In a cash merger, the mechanics are simple. An acquirer announces a cash offer of $95 per share for a target currently trading at $70. The announcement drives the target's price to $88. The $7 gap between $88 and $95 is the spread. An arbitrageur buys at $88, expecting to receive $95 when the deal closes. If the deal closes, the arbitrageur earns $7 per share, a gain of about 8% over the holding period.
In a stock-for-stock merger, the arbitrageur buys the target and simultaneously short-sells the acquirer's stock in the ratio specified by the merger agreement. This "setting a spread" trade captures the relative pricing difference between the two securities. If the deal closes at the agreed exchange ratio, both legs of the trade converge and the spread disappears, generating a profit. This hedged structure insulates the trade from broad market movements.
If a deal is canceled, the target's stock typically plummets back toward its pre-announcement price or lower. The arbitrageur loses the premium paid above the target's standalone value. Analysts describe the strategy as "collecting pennies in front of a bulldozer" because individual gains are small and frequent while losses from deal breaks can be large and sudden.

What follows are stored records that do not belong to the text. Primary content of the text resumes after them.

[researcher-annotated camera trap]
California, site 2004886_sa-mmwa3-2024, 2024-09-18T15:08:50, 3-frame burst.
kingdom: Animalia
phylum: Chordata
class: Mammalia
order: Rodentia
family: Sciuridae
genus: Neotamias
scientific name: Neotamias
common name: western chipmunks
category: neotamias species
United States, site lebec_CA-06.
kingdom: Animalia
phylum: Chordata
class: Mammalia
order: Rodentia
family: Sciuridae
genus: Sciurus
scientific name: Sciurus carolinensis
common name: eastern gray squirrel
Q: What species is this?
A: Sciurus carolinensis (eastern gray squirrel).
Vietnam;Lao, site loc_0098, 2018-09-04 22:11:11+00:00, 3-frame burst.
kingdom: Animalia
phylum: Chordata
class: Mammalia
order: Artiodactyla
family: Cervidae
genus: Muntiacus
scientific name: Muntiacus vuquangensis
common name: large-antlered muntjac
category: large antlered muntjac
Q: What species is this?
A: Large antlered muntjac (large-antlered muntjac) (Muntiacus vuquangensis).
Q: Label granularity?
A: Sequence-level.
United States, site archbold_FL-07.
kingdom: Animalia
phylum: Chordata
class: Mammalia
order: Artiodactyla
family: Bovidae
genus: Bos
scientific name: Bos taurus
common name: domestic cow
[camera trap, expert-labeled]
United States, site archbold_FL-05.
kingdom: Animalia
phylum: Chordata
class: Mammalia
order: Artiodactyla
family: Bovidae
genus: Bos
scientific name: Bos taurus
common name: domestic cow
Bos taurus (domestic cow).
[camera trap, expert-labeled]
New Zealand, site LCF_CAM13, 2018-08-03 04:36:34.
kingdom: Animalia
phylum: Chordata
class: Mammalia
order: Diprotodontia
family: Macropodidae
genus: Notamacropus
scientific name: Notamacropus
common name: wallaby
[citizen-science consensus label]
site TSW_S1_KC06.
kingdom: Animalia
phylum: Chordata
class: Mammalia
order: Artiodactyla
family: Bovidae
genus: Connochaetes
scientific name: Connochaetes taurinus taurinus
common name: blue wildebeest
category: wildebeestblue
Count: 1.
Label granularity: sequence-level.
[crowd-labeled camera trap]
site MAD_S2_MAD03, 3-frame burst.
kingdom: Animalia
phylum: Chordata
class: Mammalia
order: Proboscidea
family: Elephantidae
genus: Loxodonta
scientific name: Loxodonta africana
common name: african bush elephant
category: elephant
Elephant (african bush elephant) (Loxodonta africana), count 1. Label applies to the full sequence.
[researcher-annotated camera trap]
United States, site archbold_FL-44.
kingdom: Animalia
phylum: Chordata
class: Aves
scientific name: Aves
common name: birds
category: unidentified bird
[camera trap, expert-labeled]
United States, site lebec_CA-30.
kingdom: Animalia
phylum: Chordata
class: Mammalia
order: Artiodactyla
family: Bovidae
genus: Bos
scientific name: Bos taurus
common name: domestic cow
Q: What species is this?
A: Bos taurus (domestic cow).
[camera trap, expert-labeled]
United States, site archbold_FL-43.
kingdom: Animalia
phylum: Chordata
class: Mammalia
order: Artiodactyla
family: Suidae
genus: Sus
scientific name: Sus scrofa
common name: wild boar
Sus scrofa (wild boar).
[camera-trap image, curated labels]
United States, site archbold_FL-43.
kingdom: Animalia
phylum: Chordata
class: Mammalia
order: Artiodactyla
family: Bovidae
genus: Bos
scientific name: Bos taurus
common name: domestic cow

Research shows that approximately 90% to 95% of announced deals close as planned. The probability of a specific deal closing depends heavily on several factors: whether the deal is hostile or friendly (hostile deals close only about 38% of the time in historical studies versus 82% for friendly deals), the degree of regulatory scrutiny required, the complexity of financing, and whether the deal is subject to shareholder votes.
Deal breaks are the headline risk, but experienced practitioners also monitor several secondary risks.
By the third quarter of 2025, the number of U.S. deals valued at more than $5 billion had risen 166% compared to the same period in 2024. The lighter regulatory posture adopted by the current administration, combined with stable to declining interest rates, produced conditions that AllianceBernstein described as the most favorable for merger arbitrage since the post-pandemic surge. Deal flow is a direct driver of returns for this strategy: more active deals mean more opportunities to deploy capital and capture spreads.
Institutional investors have accessed merger arbitrage through dedicated hedge funds since at least the 1980s, when Goldman Sachs and other major firms developed formal risk arbitrage departments. Today the strategy is available through exchange-traded funds including the AltShares Merger Arbitrage ETF and the IQ Merger Arbitrage ETF, bringing this institutional strategy within reach of retail investors at substantially lower cost than traditional hedge fund fee structures.